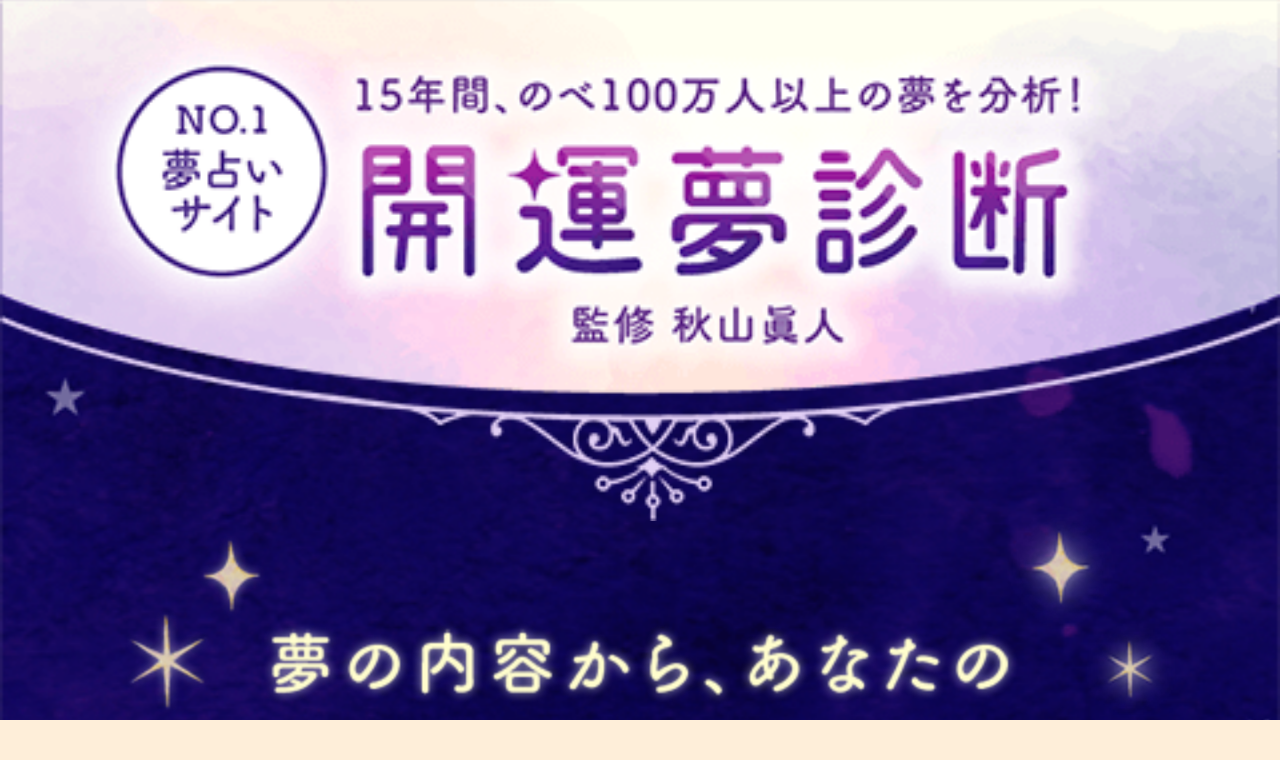

--- FILE ---
content_type: text/html; charset=utf-8
request_url: https://www.google.com/recaptcha/api2/aframe
body_size: 267
content:
<!DOCTYPE HTML><html><head><meta http-equiv="content-type" content="text/html; charset=UTF-8"></head><body><script nonce="LC7_87OkBz7072PpAd1A9g">/** Anti-fraud and anti-abuse applications only. See google.com/recaptcha */ try{var clients={'sodar':'https://pagead2.googlesyndication.com/pagead/sodar?'};window.addEventListener("message",function(a){try{if(a.source===window.parent){var b=JSON.parse(a.data);var c=clients[b['id']];if(c){var d=document.createElement('img');d.src=c+b['params']+'&rc='+(localStorage.getItem("rc::a")?sessionStorage.getItem("rc::b"):"");window.document.body.appendChild(d);sessionStorage.setItem("rc::e",parseInt(sessionStorage.getItem("rc::e")||0)+1);localStorage.setItem("rc::h",'1768874541061');}}}catch(b){}});window.parent.postMessage("_grecaptcha_ready", "*");}catch(b){}</script></body></html>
☆ ☆ ☆
- EXERCISE BRIEF
The only output should be the lines from the one containing "body_size: 267" through the final line of the material above, copied exactly.

- TASK ANSWER
body_size: 267
content:
<!DOCTYPE HTML><html><head><meta http-equiv="content-type" content="text/html; charset=UTF-8"></head><body><script nonce="LC7_87OkBz7072PpAd1A9g">/** Anti-fraud and anti-abuse applications only. See google.com/recaptcha */ try{var clients={'sodar':'https://pagead2.googlesyndication.com/pagead/sodar?'};window.addEventListener("message",function(a){try{if(a.source===window.parent){var b=JSON.parse(a.data);var c=clients[b['id']];if(c){var d=document.createElement('img');d.src=c+b['params']+'&rc='+(localStorage.getItem("rc::a")?sessionStorage.getItem("rc::b"):"");window.document.body.appendChild(d);sessionStorage.setItem("rc::e",parseInt(sessionStorage.getItem("rc::e")||0)+1);localStorage.setItem("rc::h",'1768874541061');}}}catch(b){}});window.parent.postMessage("_grecaptcha_ready", "*");}catch(b){}</script></body></html>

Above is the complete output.